De SP noemde net al even het dierenasiel. In de discussie die de afgelopen maanden heeft gespeeld, hebben we al eens gevraagd of de wethouder bereid was te kijken naar de overeenkomst van overdracht en bewaarneming die het dierenasiel had voorgelegd. De wethouder was van plan dat te doen en zou daarover nog met een reactie komen. Ik vraag me af of hij al zover is en of hij daar wat in ziet. Ik zeg dat omdat ook de andere gemeenten zo werken of zo wensen te werken, en ik zeg dat ook omdat het een zakelijke manier is van omgaan met een partner die uiteindelijk een wettelijke taak uitvoert. Het gaat niet om extra middelen, het gaat niet om meer middelen. Het gaat alleen maar om een zakelijke overeenkomst waarmee je die middelen kunt verdelen. Op het moment dat het aantal zwerfdieren in Breda terug zou lopen, kunnen ook die middelen naar beneden. Dus we hebben er zelf ook belang bij.
Voorzitter, ik ga even terug naar 2050. Tobias de Ridder pakt zijn fiets, die niet is weggehaald omdat er in de stad voldoende fietsklemmen staan, en fietst naar de randen van de stad. Hij fietst naar de Haagse Beemden en komt onderweg langs voetbalvereniging Boeimeer die al jaren een belangrijke positie in de wijk heeft en veel doet voor de jeugd aldaar. Het is tegen die tijd de vierde generatie die opgroeit in de Haagse Beemden. Daarna fietst hij door naar de landgoederenzone waar tegen die tijd Staatsbosbeheer een prachtig stuk natuur heeft ontwikkeld en heeft behouden en waar de mensen genieten van de open ruimte.
Tobias fietst zuidwaarts langs het Liesbos, de Rith, het Mastbos en het Ulvenhoutsebos en komt aan bij de Bavelse Berg waar het groen-blauwe raamwerk er werkelijk prachtig bij ligt. Hij fietst door naar de landschappelijke driehoek, die met gemeentelijke gelden en behulp van cofinanciering tegen die tijd al heel lang is ontwikkeld. En hij gaat verder naar Teteringen, en daar opnieuw: prachtig, natuur, een verbindingszone, de flessenhals Oosterhout-Teteringen.

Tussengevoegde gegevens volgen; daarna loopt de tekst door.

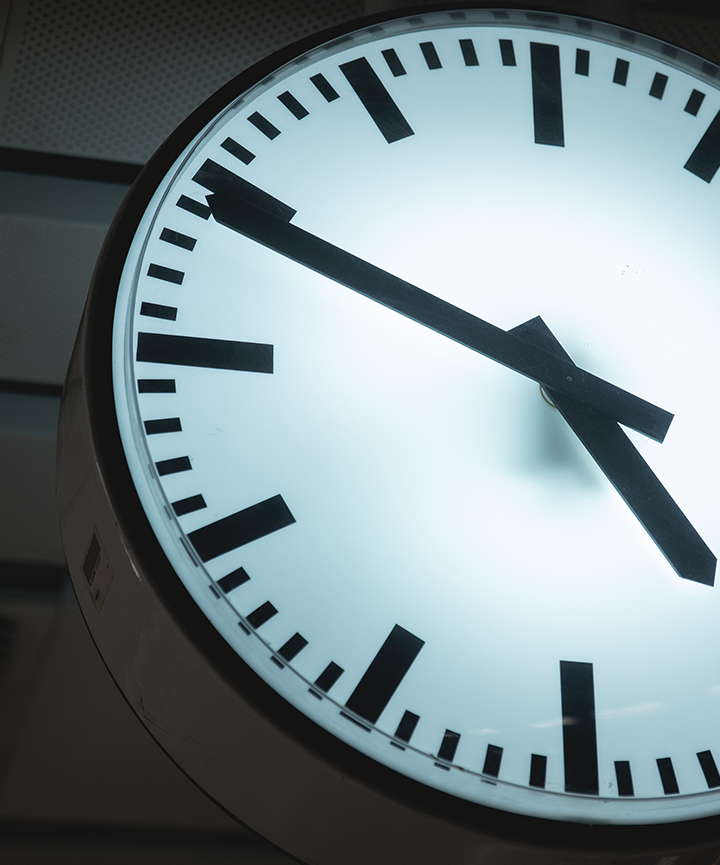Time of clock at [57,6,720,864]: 4:49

Maar hoe staat het daar vandaag de dag eigenlijk mee? Ambities en plannen genoeg. Ik heb ze allemaal genoemd, ze staan allemaal wel ergens in een gemeentelijk stuk. Breda heeft zich daar allemaal aan gecommitteerd. Maar de financiering voor al deze plannen is nog niet altijd rond. Soms wachten we op partners, soms moeten we zelf nog geld reserveren. Bijvoorbeeld voor de zojuist genoemde verbindingszone Teteringen-Noord. We zijn er al sinds 1998 mee bezig en binnenkort komt de gemeente Oosterhout, waar een groot gedeelte van het gebied ligt, met een actieplan. Daarna zullen Oosterhout en Breda, de wethouder heeft daar zijn handtekening voor gezet, al dan niet aangevuld met maatschappelijke partners een uitvoeringsplan moeten maken. Aangezien dat actieplan binnenkort komt, komt wat ons betreft ook dat uitvoeringsplan heel snel daarna. Daarmee mag niet te lang meer worden gewacht. Oosterhout heeft al geld hiervoor gereserveerd, maar aangezien het een gezamenlijk project betreft, dat mede voortvloeit uit de bouwactiviteiten in Teteringen en ook als voorwaarde in de MER staat, willen we de wethouder Ruimtelijke Ordening vragen om in zijn begroting voor 2008 alvast rekening te houden met de gelden voor het gezamenlijk opstellen van een uitvoeringsplan.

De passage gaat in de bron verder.